Задание 1:
С какими словами, согласно толкованию на Мф.7:5, слово ὑποκριτά имеет одинаковый корень?

Текст для чтения:
----------

Мф.7:5. Лицемер! вынь прежде бревно из твоего глаза и тогда увидишь, как вынуть сучок из глаза брата твоего.
(Ср. Лк.6:42.)
Обращает на себя внимание прежде всего слово «лицемер». Оно дает некоторым толкователям повод предполагать, что Спаситель здесь возвращается к прежней Своей речи о лицемерах и начинает их снова обличать. Это влияет и на объяснение 1-го стиха, так как и здесь предполагается обличение только такого суда, который совершается фарисеями. Но все это произвольно. Слово ὑποκριτά, конечно, значит «лицемер», и нет никакой надобности отыскивать или придумывать какие-либо другие значения этого слова. Но нельзя не заметить, что оно отличается большим сходством с употребленными в начале речи κρίνειν, κρίματι, κριθήσεσθε и имеет с ними одинаковый корень, хотя по смыслу и отличается. Поэтому можно думать, что оно внушено этими словами, и следует разуметь здесь не фарисеев, а всех вообще людей, которые судят об ошибках ближнего, имея в своем собственном глазу целые бревна. Судить ближнего – легко. Но трудно всегда судить самого себя. На это и указывают сравнения. Спаситель, далее, не говорит: ты увидишь ясно сучок в глазу брата своего, после того как вынешь бревно из глаза своего; но: ты увидишь ясно, как вынуть сучок. Нужно исполнить сначала и прежде всего самое трудное дело, и тогда небольшое дело будет легко. Если бы правила эти исполнялись всеми, и частными людьми, и судьями, то на земле наступил бы золотой век.

----------

Записи:
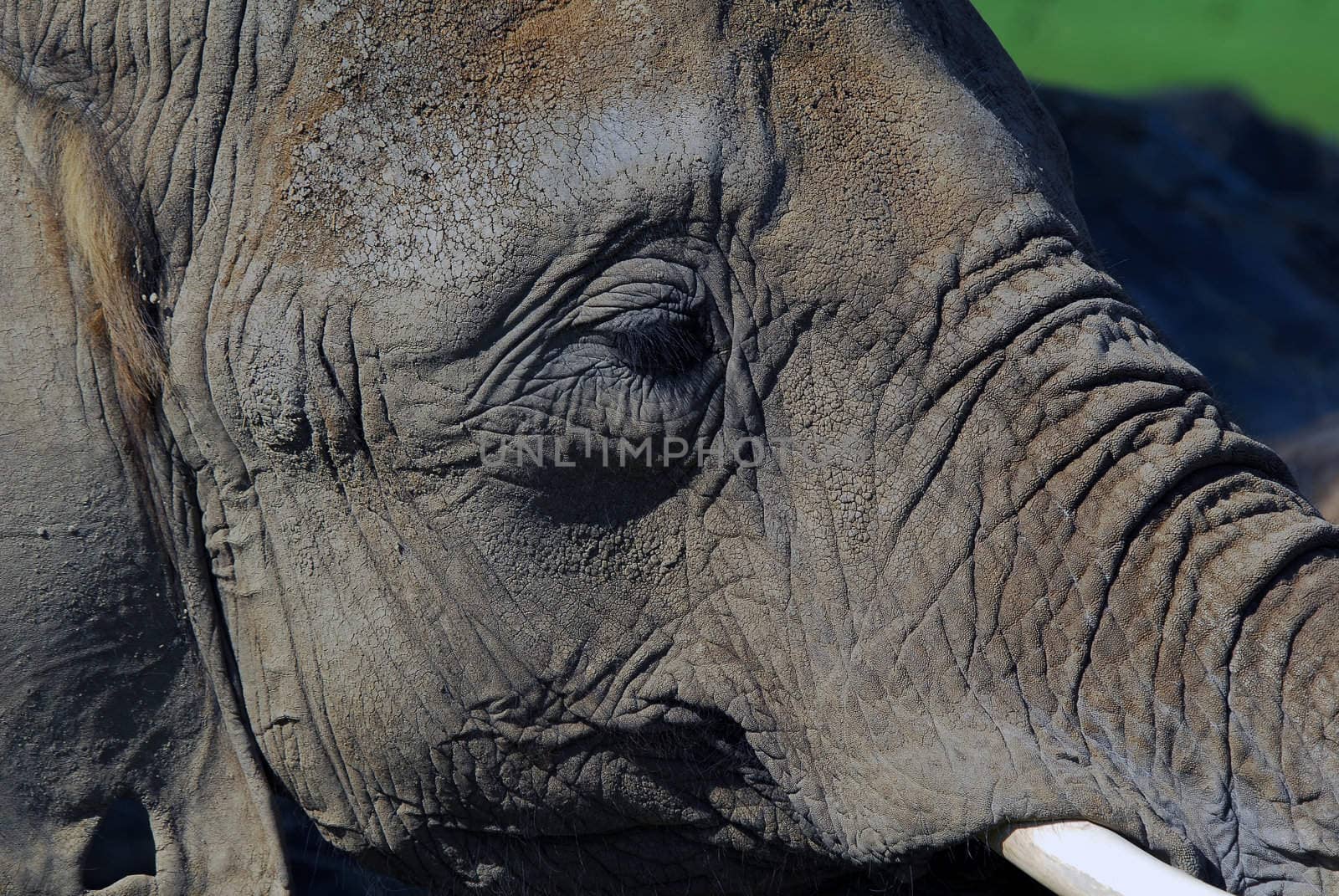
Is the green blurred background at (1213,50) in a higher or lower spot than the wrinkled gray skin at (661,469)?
higher

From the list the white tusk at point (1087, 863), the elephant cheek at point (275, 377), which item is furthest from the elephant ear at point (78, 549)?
the white tusk at point (1087, 863)

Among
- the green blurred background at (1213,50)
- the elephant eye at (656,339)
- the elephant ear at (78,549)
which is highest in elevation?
the green blurred background at (1213,50)

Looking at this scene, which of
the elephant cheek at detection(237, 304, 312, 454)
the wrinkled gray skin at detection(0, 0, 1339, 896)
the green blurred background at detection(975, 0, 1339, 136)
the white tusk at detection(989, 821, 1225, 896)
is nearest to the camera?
the white tusk at detection(989, 821, 1225, 896)

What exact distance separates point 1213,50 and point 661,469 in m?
5.70

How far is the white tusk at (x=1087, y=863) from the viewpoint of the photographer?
170 centimetres

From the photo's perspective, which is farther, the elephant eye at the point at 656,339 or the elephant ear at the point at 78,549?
the elephant ear at the point at 78,549

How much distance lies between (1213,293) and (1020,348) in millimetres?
4847

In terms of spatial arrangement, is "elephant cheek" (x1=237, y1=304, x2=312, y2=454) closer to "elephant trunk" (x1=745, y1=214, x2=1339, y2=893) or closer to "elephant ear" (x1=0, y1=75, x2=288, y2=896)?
"elephant ear" (x1=0, y1=75, x2=288, y2=896)

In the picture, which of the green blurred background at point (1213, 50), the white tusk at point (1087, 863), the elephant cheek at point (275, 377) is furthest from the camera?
the green blurred background at point (1213, 50)

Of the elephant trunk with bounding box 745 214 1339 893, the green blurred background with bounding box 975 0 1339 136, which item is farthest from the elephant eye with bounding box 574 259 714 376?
the green blurred background with bounding box 975 0 1339 136

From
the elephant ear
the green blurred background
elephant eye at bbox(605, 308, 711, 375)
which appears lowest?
the elephant ear

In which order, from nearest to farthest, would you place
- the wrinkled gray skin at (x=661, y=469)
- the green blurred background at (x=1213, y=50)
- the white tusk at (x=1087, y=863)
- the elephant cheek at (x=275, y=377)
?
1. the white tusk at (x=1087, y=863)
2. the wrinkled gray skin at (x=661, y=469)
3. the elephant cheek at (x=275, y=377)
4. the green blurred background at (x=1213, y=50)

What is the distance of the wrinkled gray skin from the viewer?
183 centimetres

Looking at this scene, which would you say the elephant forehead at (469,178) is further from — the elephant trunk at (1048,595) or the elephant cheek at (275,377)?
the elephant trunk at (1048,595)
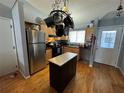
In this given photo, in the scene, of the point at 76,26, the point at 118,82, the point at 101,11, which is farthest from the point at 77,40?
the point at 118,82

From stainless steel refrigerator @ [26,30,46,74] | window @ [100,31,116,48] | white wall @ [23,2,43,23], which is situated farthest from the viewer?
window @ [100,31,116,48]

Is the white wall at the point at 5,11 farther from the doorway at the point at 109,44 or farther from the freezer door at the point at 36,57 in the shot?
the doorway at the point at 109,44

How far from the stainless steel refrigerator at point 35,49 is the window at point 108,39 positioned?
122 inches

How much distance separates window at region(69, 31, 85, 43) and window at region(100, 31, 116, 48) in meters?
1.07

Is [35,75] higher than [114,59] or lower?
lower

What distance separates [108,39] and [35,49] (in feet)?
11.6

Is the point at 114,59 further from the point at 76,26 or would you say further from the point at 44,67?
the point at 44,67

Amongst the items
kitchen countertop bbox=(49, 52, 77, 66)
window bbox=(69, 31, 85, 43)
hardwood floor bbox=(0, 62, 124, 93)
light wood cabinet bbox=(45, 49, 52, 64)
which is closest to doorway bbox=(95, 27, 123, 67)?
window bbox=(69, 31, 85, 43)

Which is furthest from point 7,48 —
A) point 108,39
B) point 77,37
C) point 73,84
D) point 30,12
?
point 108,39

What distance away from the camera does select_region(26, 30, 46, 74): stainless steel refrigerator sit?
240 centimetres

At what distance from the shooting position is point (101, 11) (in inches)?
114

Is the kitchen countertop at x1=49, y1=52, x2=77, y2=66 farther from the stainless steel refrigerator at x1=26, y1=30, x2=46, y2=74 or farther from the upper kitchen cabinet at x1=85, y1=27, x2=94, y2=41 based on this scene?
the upper kitchen cabinet at x1=85, y1=27, x2=94, y2=41

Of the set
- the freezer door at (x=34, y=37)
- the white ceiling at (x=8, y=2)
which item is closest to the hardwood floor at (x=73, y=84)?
A: the freezer door at (x=34, y=37)

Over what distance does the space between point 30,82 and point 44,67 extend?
0.98 meters
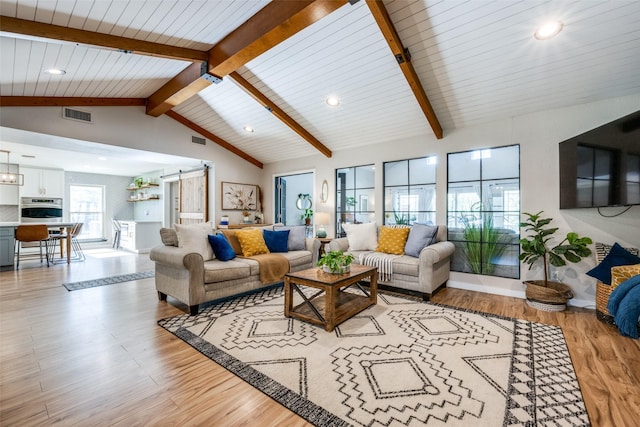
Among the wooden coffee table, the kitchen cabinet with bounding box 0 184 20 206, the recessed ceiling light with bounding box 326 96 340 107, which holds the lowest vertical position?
the wooden coffee table

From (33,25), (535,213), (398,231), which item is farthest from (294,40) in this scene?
(535,213)

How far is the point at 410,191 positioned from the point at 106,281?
508 cm

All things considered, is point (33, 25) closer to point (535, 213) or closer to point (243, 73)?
point (243, 73)

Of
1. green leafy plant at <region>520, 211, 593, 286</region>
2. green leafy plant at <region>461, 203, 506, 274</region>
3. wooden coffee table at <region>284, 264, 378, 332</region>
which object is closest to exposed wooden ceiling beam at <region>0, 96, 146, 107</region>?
wooden coffee table at <region>284, 264, 378, 332</region>

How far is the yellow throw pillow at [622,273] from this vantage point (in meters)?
2.56

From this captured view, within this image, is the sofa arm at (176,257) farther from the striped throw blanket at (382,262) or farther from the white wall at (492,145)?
the white wall at (492,145)

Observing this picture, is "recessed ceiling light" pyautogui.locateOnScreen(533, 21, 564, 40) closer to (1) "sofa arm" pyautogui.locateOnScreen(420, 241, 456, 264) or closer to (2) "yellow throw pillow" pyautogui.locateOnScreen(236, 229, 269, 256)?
(1) "sofa arm" pyautogui.locateOnScreen(420, 241, 456, 264)

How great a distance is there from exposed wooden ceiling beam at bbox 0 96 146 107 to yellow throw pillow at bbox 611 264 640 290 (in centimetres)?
671

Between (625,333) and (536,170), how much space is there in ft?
6.58

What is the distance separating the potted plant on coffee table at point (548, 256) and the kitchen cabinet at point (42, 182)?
10.8 meters

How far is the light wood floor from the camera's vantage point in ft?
5.01

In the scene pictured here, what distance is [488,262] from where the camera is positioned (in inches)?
158

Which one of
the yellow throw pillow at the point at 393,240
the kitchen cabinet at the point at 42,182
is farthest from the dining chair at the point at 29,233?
the yellow throw pillow at the point at 393,240

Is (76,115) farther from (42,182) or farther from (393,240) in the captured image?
(42,182)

----------

Задание 2:
Перепишите дословно ту часть записей, которая открывается строкой, содержащей «All things considered, is», и завершается строкой, содержащей «10.8 meters», включая обе эти строки.

Итоговый ответ 1:
С употребленными в начале речи словами κρίνειν, κρίματι, κριθήσεσθε.

Итоговый ответ 2:
All things considered, is point (33, 25) closer to point (535, 213) or closer to point (243, 73)?
point (243, 73)

Of
1. green leafy plant at <region>520, 211, 593, 286</region>
2. green leafy plant at <region>461, 203, 506, 274</region>
3. wooden coffee table at <region>284, 264, 378, 332</region>
which object is closest to exposed wooden ceiling beam at <region>0, 96, 146, 107</region>?
wooden coffee table at <region>284, 264, 378, 332</region>

How far is the yellow throw pillow at [622,273] from this vantage point (in meters)?
2.56

From this captured view, within this image, is the sofa arm at (176,257) farther from the striped throw blanket at (382,262) or farther from the white wall at (492,145)?
the white wall at (492,145)

Observing this picture, is "recessed ceiling light" pyautogui.locateOnScreen(533, 21, 564, 40) closer to (1) "sofa arm" pyautogui.locateOnScreen(420, 241, 456, 264) or closer to (2) "yellow throw pillow" pyautogui.locateOnScreen(236, 229, 269, 256)?
(1) "sofa arm" pyautogui.locateOnScreen(420, 241, 456, 264)

How great a distance is there from exposed wooden ceiling beam at bbox 0 96 146 107 to yellow throw pillow at bbox 611 264 640 290 (in centimetres)?
671

Between (625,333) and (536,170), how much space is there in ft?
6.58

What is the distance separating the potted plant on coffee table at point (548, 256) and the kitchen cabinet at point (42, 182)?
10.8 meters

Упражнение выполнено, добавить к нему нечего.